La délégation parlementaire de la Section canadienne qui a participé à la réunion de la Commission politique (la « commission ») de l’Assemblée parlementaire de la Francophonie (APF), tenue au siège de l’Union africaine à Addis Abeba, en Éthiopie, les 10 et 11 avril 2017, a l'honneur de présenter son rapport. La délégation était composée de M. Paul Lefebvre, député et vice-président de la Section canadienne, et de M. Pascal Tremblay, analyste et conseiller auprès de la section.

Une trentaine de parlementaires provenant d’une vingtaine de sections représentant les quatre régions de l’espace francophone (Afrique, Amérique, Asie et Europe) ont participé à cette réunion. Outre la Section canadienne, les sections suivantes étaient représentées à la réunion : Belgique/Communauté française/Wallonie-Bruxelles, Burkina Faso, Burundi, Cambodge, Cameroun, Côte d’Ivoire, France, Gabon, Hongrie, Jura, Liban, Madagascar, Mali, Maroc, Niger, Québec, République démocratique du Congo, Sénégal, Suisse, Tchad et Togo.

La réunion a été conviée par le président de la commission, le sénateur Jacques Legendre, de la Section de la France. À l’ouverture des travaux, l’assemblée a adopté un ordre du jour modifié ainsi que le relevé de décisions et le compte-rendu de la réunion précédente de la commission du 10 juillet 2016, tenue en marge de la Session annuelle d’Antananarivo, Madagascar.

Actualités politiques

Le président a invité les parlementaires des sections à résumer l’actualité politique de leur législature respective dans le cadre d’un tour de table. Lors de son intervention, M. Lefebvre a exposé brièvement certaines des priorités énoncées dans le budget fédéral 2017. Il a aussi donné un aperçu d’autres sujets d’actualité par les parlementaires canadiens, par exemple l’Accord économique et commercial global entre le Canada et l’Union européenne ou la présentation attendue du projet de loi du gouvernement du Canada concernant la légalisation du cannabis.[1] Il a aussi notamment informé les membres de la commission que l’année 2017 marquait le 150e anniversaire du Canada et que l’événement serait marqué de célébrations.

==========

Modifie un passage du rapport de la délégation : commence aux mots « Une trentaine de » et arrête-toi après « Tchad et Togo. ». Recopie-le en mettant « Laos » à la place de « Cambodge ».

Données fournies
==========

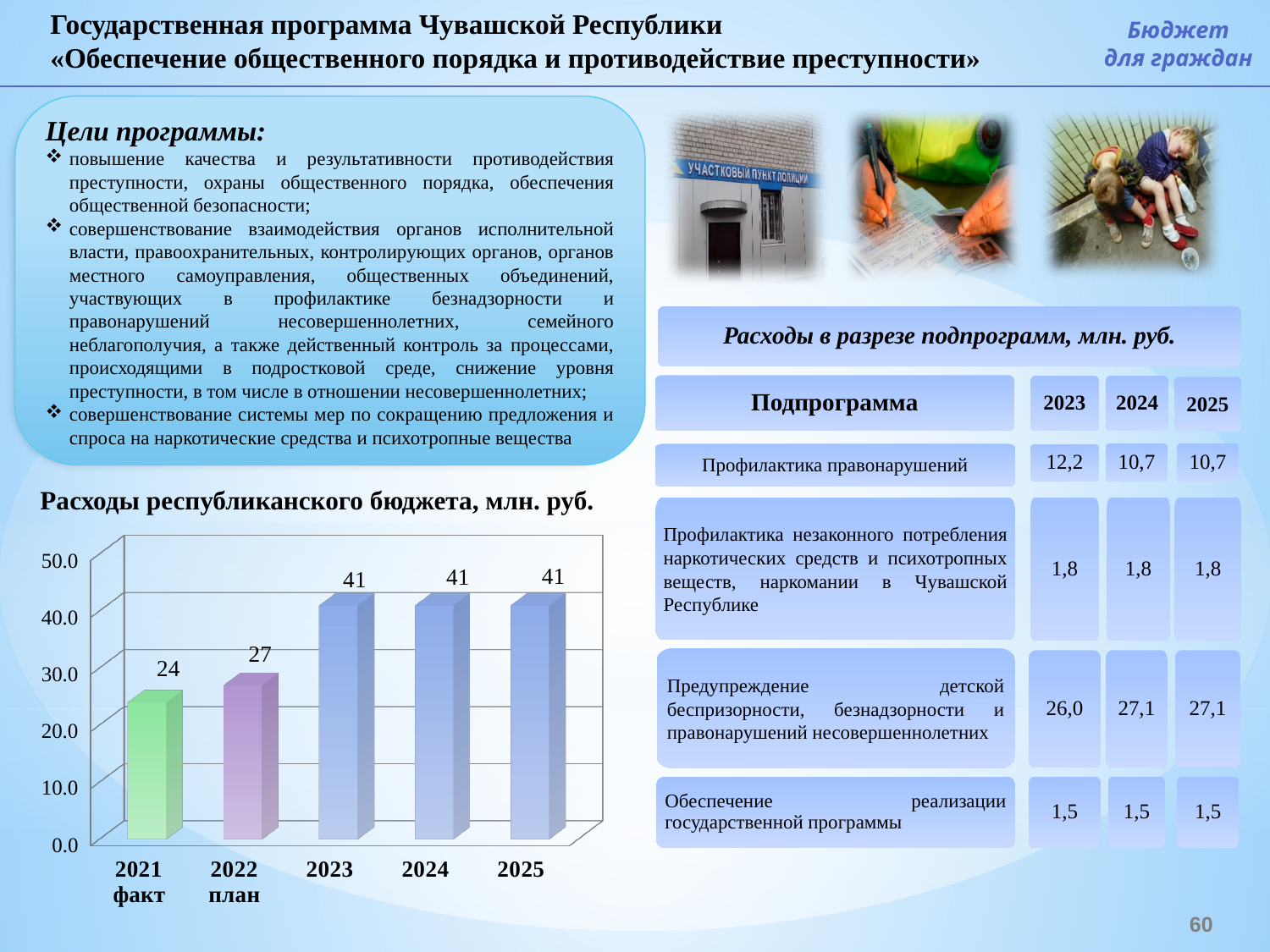
What type of chart is shown under the title "Расходы республиканского бюджета, млн. руб."? bar chart What is the value for 2025 in the chart "Расходы республиканского бюджета, млн. руб."? 41 What is the value for 2023 in the chart "Расходы республиканского бюджета, млн. руб."? 41 What is the value for 2021 факт in the chart "Расходы республиканского бюджета, млн. руб."? 24 What is the difference between the values for 2023 and 2021 факт in the chart "Расходы республиканского бюджета, млн. руб."? 17 Which is larger in the chart "Расходы республиканского бюджета, млн. руб.": the value for 2022 план or the value for 2024? 2024 What is the value for 2022 план in the chart "Расходы республиканского бюджета, млн. руб."? 27 How many bars are plotted in the chart "Расходы республиканского бюджета, млн. руб."? 5 Do the values in the chart "Расходы республиканского бюджета, млн. руб." rise or fall from 2021 факт to 2023? rise What is the difference between the values for 2022 план and 2021 факт in the chart "Расходы республиканского бюджета, млн. руб."? 3 Is the value for 2022 план greater or less than 30.0 in the chart "Расходы республиканского бюджета, млн. руб."? less Which category has the lowest value in the chart "Расходы республиканского бюджета, млн. руб."? 2021 факт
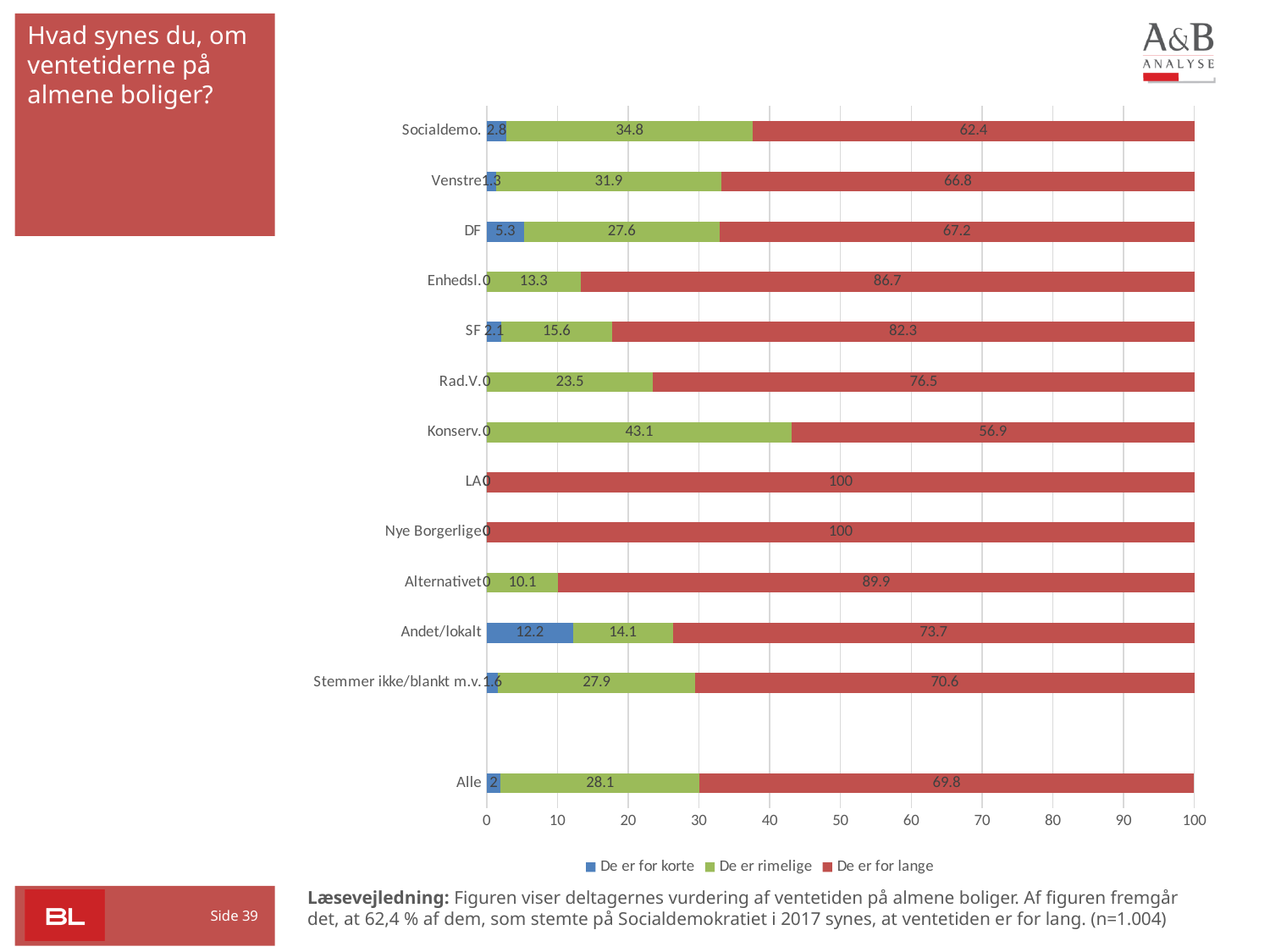
How many categories are shown on the y axis of the chart? 13 What percentage of Socialdemo. voters answered "De er for lange"? 62.4 Which is larger, the "De er for lange" value for SF or for Rad.V.? SF What is the difference between the "De er for lange" values for DF and Socialdemo.? 4.8 How many series does the legend list? 3 What is the total of the stacked bar for Socialdemo.? 100 What is the value for "De er for korte" for Andet/lokalt? 12.2 Which category has the lowest value for "De er for lange"? Konserv. What is the value for "De er rimelige" for Konserv.? 43.1 Which category has the highest value for "De er for korte"? Andet/lokalt What kind of chart is shown on the slide? Stacked bar chart Which category has the highest value for "De er rimelige"? Konserv.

==========

Solution
Une trentaine de parlementaires provenant d’une vingtaine de sections représentant les quatre régions de l’espace francophone (Afrique, Amérique, Asie et Europe) ont participé à cette réunion. Outre la Section canadienne, les sections suivantes étaient représentées à la réunion : Belgique/Communauté française/Wallonie-Bruxelles, Burkina Faso, Burundi, Laos, Cameroun, Côte d’Ivoire, France, Gabon, Hongrie, Jura, Liban, Madagascar, Mali, Maroc, Niger, Québec, République démocratique du Congo, Sénégal, Suisse, Tchad et Togo.